TASK DESCRIPTION> Word for word, set down every line of the entries below from the line with "Breaking the Interference Barrier" to the line with "September 13, 2007", including both, and no other line.

DATA PROVIDED>
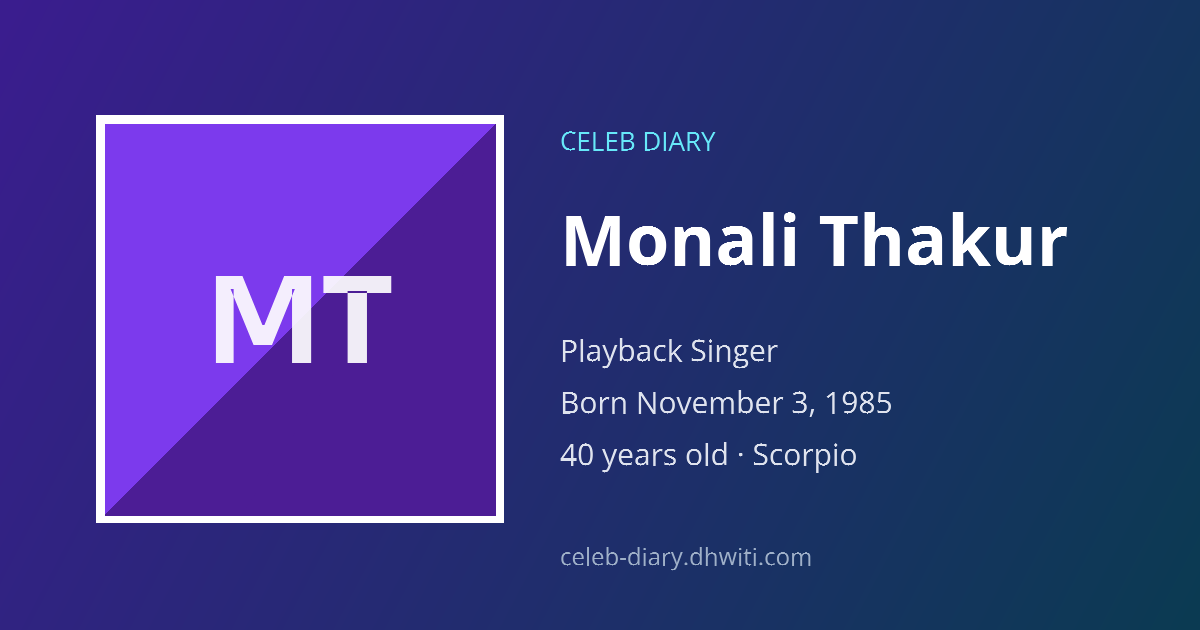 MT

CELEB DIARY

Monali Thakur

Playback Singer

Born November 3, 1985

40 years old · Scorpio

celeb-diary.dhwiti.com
* * *
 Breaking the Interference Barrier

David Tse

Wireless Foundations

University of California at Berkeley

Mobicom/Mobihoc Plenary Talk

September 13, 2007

ANSWER SPACE>
 Breaking the Interference Barrier

David Tse

Wireless Foundations

University of California at Berkeley

Mobicom/Mobihoc Plenary Talk

September 13, 2007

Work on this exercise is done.